Las recuperaciones en la economía mundial son lentas y localizadas. Ellas superan en poco el crecimiento demográfico o, en el mejor de los casos, están muy por debajo de las medias históricas de los periodos de auge de esos mismos países o regiones o son simplemente recuperaciones parciales del terreno perdido en las caídas anteriores. No resuelven pues el problema de fondo que consiste en que las capacidades productivas superan en mucho la capacidad de absorción de mercancías y servicios por la población mundial. En efecto, si los salarios reales, incluso en Europa, Japón y Estados Unidos, se reducen constantemente y en los países dependientes ``emergentes'' están al nivel de los años sesenta o setenta y si enteros continentes, como Africa o América Latina, pierden posiciones relativas en el comercio mundial ¿cuál demanda puede responder en efecto al aumento de la tecnificación y de la productividad, sobre todo cuando se hunden los sectores tradicionales y de supervivencia que en muchos países antes sostenían el nivel de vida de los trabajadores?
El aumento de la tasa de ganancia debido a una mayor productividad y a una reducción del costo por unidad de producto, con salarios prácticamente congelados o que disminuyen, hace fabulosamente ricos a unos pocos pero, al mismo tiempo, arroja a la miseria y a la desocupación o semidesocupación a centenas de millones de personas. En otras condiciones históricas, el capitalismo recuperaba el equilibrio destruyendo capitales y millones de personas mediante sangrientas guerras coloniales o mundiales. Con la mundialización y la difusión de las armas atómicas ese tipo de ``solución'' es improbable. Asistiremos más bien, como en Africa o Irak a matanzas y genocidios perpetrados con alta tecnología de modo de que el agresor no tenga muertos o a destrucciones masivas, como en Yugoslavia, porque la industria armamentista estimula la economía y la competitividad de las grandes potencias mediante enormes inversiones estatales a pura pérdida, con el agregado de que aquéllas pueden decidir dónde y cuándo ``gastar'' esas armas. La sobreproducción y la carencia de posibilidades de ``saneamientos'' mediante la destrucción masiva y violenta de bienes, capitales y gentes prolongan pues la onda larga recesiva y, por lo tanto, desvían la plétora de capitales de la inversión hacia la especulación y la usura, trasladando la crisis financiera de una región a otra y amenazando con un colapso del sistema financiero mundial.

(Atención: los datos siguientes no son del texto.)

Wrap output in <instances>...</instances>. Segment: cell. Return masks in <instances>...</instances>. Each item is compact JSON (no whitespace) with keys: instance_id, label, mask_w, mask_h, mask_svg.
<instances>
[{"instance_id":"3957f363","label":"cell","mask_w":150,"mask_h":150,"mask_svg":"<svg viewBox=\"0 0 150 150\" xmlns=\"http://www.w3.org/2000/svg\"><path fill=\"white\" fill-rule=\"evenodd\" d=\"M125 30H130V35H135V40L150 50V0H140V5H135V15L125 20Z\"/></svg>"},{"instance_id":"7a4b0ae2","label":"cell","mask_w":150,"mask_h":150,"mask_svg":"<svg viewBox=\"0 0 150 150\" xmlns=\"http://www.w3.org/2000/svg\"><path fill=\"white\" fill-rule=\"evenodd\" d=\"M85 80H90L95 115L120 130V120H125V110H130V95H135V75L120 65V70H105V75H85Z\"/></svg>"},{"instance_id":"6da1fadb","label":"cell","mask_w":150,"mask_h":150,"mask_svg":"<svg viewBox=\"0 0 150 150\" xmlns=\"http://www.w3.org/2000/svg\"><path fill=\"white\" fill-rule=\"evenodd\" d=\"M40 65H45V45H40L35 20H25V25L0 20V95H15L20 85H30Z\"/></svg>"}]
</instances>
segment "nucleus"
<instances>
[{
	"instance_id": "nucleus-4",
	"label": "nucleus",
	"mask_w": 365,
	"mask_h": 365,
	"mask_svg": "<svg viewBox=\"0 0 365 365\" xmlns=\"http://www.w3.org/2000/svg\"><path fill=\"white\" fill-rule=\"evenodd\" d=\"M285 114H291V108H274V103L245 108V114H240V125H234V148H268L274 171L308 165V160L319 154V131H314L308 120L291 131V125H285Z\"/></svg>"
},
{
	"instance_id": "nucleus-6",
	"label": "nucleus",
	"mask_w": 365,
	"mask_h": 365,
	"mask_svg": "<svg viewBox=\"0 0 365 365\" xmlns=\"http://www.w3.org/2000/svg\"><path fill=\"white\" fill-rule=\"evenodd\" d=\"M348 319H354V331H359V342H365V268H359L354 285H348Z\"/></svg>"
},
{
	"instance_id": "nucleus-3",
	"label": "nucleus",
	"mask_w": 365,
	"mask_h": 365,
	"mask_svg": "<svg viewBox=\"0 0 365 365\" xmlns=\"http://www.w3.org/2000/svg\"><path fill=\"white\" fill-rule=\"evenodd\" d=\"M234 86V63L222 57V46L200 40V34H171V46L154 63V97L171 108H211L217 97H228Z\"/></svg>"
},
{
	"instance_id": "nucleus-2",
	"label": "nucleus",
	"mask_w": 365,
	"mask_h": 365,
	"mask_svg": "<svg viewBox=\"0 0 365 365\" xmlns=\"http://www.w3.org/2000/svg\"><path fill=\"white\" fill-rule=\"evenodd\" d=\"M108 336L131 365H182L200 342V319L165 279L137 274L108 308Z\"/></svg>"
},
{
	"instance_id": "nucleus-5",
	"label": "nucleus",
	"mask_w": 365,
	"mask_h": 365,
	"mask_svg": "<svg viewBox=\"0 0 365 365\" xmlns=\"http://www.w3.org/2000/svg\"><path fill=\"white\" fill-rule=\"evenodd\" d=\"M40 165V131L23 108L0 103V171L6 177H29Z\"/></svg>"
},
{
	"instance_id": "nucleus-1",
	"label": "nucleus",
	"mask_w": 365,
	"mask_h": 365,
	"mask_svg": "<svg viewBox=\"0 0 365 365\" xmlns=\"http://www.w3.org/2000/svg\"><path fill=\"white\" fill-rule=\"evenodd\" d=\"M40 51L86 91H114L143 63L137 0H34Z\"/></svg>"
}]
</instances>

La idea de la Tercera Vía de que es posible paliar los efectos criminales del sistema para mantenerlo es utópica y antihistórica: en efecto, si los países capitalistas conocieron los ``30 años gloriosos'' del boom de la Posguerra fue porque la guerra mundial y las revoluciones que la sucedieron les dieron margen para una modernización y los obligaron a hacerla. El miedo a la revolución elevó los salarios en Europa, obligó a conceder derechos y mejores condiciones sociales, desarrolló los mercados internos y, con ellos, la competitividad. La misma idea del Estado del Bienestar no fue resultado de los socialdemócratas sino del miedo, ya a principios de siglo, a las revoluciones y guerras que se veían venir y ninguno de sus padres (los Webb, lord Beveridge, lord Keynes o el mismo Franklin D. Roosevelt, con su New Deal ) eran socialistas.
El capitalismo despilfarra inmensos recursos en la producción de bienes inútiles, la destrucción de empresas mediante la competencia, la destrucción ambiental, los desastres económicos y ecológicos que provoca con su tipo de producción de alimentos sin tener en cuenta las consecuencias sanitarias y sociales y destruye, con las guerras, poblaciones y bienes materiales en escala gigantesca o, con las crisis recurrentes, hace perder bienes y décadas de desarrollo y de conquistas materiales. Al mismo tiempo, anula enorme cantidad de capacidades humanas con la desocupación estructural, la reducción de la enseñanza superior, el desperdicio de los mejores cerebros para la contaduría, la publicidad, el cabildeo de las empresas o para las guerras comerciales o militares. El capitalismo destruye además el hábitat no sólo de la actual generación sino también de las futuras y, por lo tanto, quita las bases materiales para una civilización sostenible. Es evidente, por lo tanto, que no sólo no es el mejor sistema sino que tampoco es eterno. Pero eso, como dice Inverlat, ``es otra historia''.